On the Anniversary of Hurricane Katrina :: New Orleans Will Always Be Home

New Orleans was and will forever be my home. No matter where in the world I may be living, New Orleans will be my home. Some of my closest friends live there. The first house I ever bought was in New Orleans. That’s where I belong. I love New Orleans.

On August 13, 2005, the National Hurricane Advisory Center issued the first advisory for the season’s 11th tropical storm. On August 28, Hurricane Katrina reached a Category 5 status.

Back in 2005, I was living with my parents and brother in Madison, MS. If you draw a line through the state, we would be near the line. My brother received a full scholarship to a few universities, one being the University of New Orleans. 

August 29, 2005 was a warm, clear day.

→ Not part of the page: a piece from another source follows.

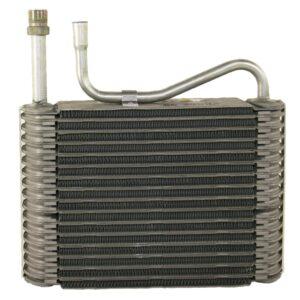 TCW Evaporator 29-0119 New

It was sunny with a slight breeze.  The day Hurricane Katrina hit was a pleasant one. Even in central Mississippi, we were bracing for a hit.  All of the local schools were shut down in preparation. My family and I kept checking the weather for updates. The highways were full of evacuees. The stores were empty of supplies.

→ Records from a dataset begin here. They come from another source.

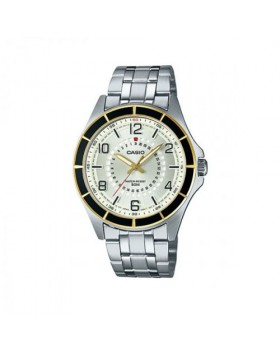 Casio Collection - MTF-118BD-9AV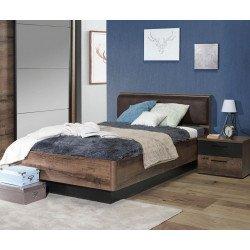 Кровать 120*200 без банкетки Jacky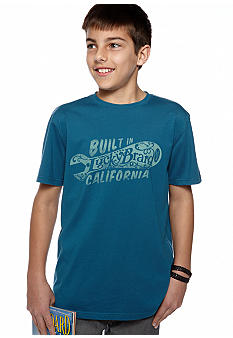Lucky Brand Built Tee Boys 8-20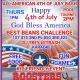 ROOSTERS 5TH ANNUAL ALL AMERICAN 4TH OF JULY BASH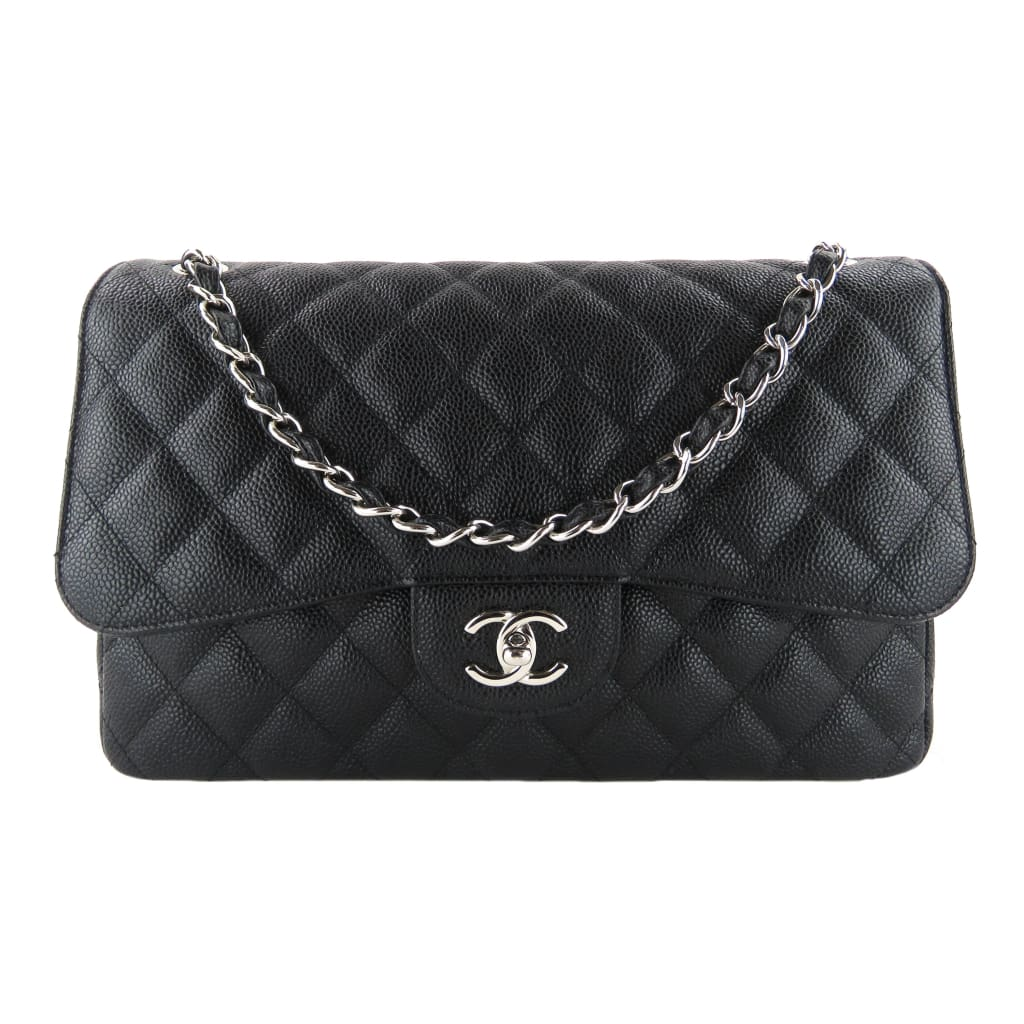 Chanel Black Quilted Caviar Leather Jumbo Double Flap Shoulder Bag - Shoulder Bags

On television, we watched people evacuate from New Orleans. We saw worried parents go pick up their students in the Big Easy. Tulane University called my dad to ask if he could help them relocate some of their students.

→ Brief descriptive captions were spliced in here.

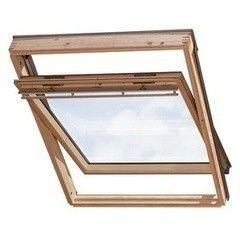 Мансардное окно Мансардное окно Velux GGL 3060 (114x118)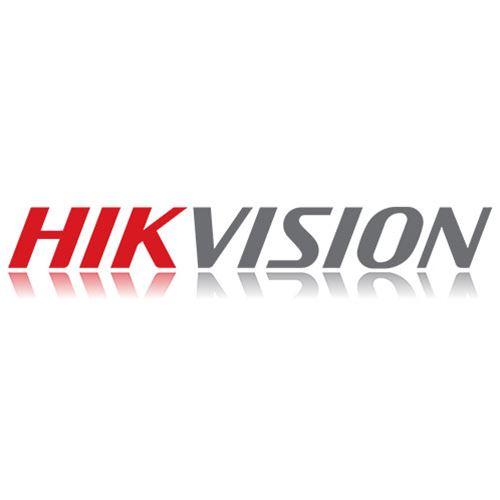 Hikvision - Prodotti e soluzioni per la sicurezza in Rete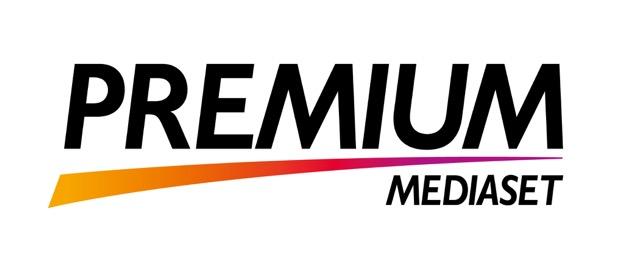 Mediaset Premium, partono due nuovi canali: Premium stories e Premium Cinema 2
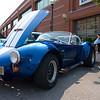 Brantford Car Show-17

The night Hurricane Katrina was to make landfall, everyone felt uneasy.  So many people decided to stay instead of evacuating but this storm felt different. The electricity in Madison went out so we could not get our updates from the news television channel. (Guys, it was 2005.) We listened to the radio. I sighed a huge sigh of relief when the radio announced that the storm had turned and become weaker. It was now a Category 3. I was still concerned. I had no idea how hard it would be.

The next morning, my family and I rushed to the car to listen to the radio.  We had endless announcements that everywhere nearby was out of water and gas. Our mayor gave a speech.  Then the Mississippi Governor spoke and said southern Mississippi was devastated. More than 60% of single-family dwellings were destroyed or inhabitable in the southern half of Mississippi.  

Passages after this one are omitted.